El objetivo central fue diseñar una forma confiable y no invasiva de medir la salud tímica en adultos, usando tomografías computarizadas.
Luego, correlacionaron ese resultado con datos de salud y longevidad en cohortes de gran tamaño.
Cómo se midió la salud tímica
Los investigadores crearon un modelo de inteligencia artificial que analiza imágenes de tomografías y calcula un puntaje de salud tímica.
El sistema examinó el tamaño, la forma y la composición del órgano en más de 25,000 adultos del ensayo nacional de tamizaje de cáncer de pulmón y más de 2,500 del Estudio Framingham del Corazón.
A quienes tenían un puntaje alto se los asoció con cerca del 50% menos riesgo de muerte, 63% menos riesgo de morir por enfermedades cardiovasculares y 36% menos riesgo de desarrollar cáncer de pulmón respecto de quienes tenían un puntaje bajo.
“Estas asociaciones se mantuvieron significativas luego de ajustar por edad y otros factores de salud”, detallaron los investigadores.
El análisis mostró que la inflamación crónica, el tabaquismo y el exceso de peso se relacionan con una peor salud tímica.

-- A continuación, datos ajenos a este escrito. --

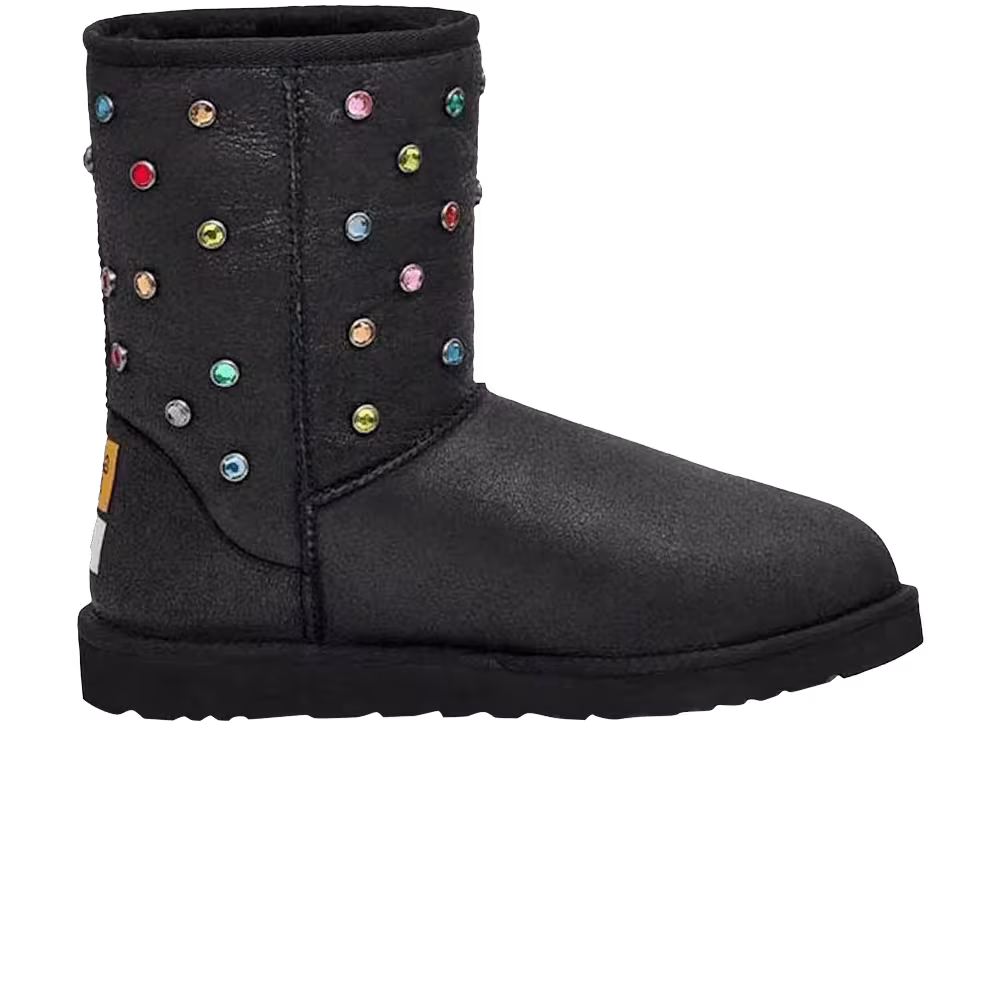 Gallery Dept. x UGG Classic Short Black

Los resultados sugieren que el estilo de vida y la inflamación sistémica pueden influir en la capacidad del sistema inmune para enfrentar amenazas durante la vida.
En otra etapa, los investigadores analizaron a más de 1,200 pacientes con cáncer tratados con inmunoterapia. En este grupo, quienes tenían mejor salud tímica presentaron 37% menos riesgo de progresión del cáncer y 44% menos riesgo de morir.
Los resultados sugieren que el timo podría ser un factor no considerado al evaluar la respuesta a la inmunoterapia.
Sugirieron que mejorar la comprensión y el monitoreo de la salud tímica podría ayudar a los médicos a valorar el riesgo de enfermedades y decidir tratamientos.
Perspectivas para la salud tímica
Tras los resultados, los investigadores recomendaron prestar más atención a la salud tímica en adultos y explorar nuevas formas de proteger este órgano.
Aclararon que, aunque ciertos factores de vida se asociaron con la función del timo, no se probó si cambiar hábitos mejora su salud. Por eso, deberían hacerse más investigaciones.
El equipo ya estudia si la exposición involuntaria a radiación en tratamientos de cáncer de pulmón afecta la función tímica.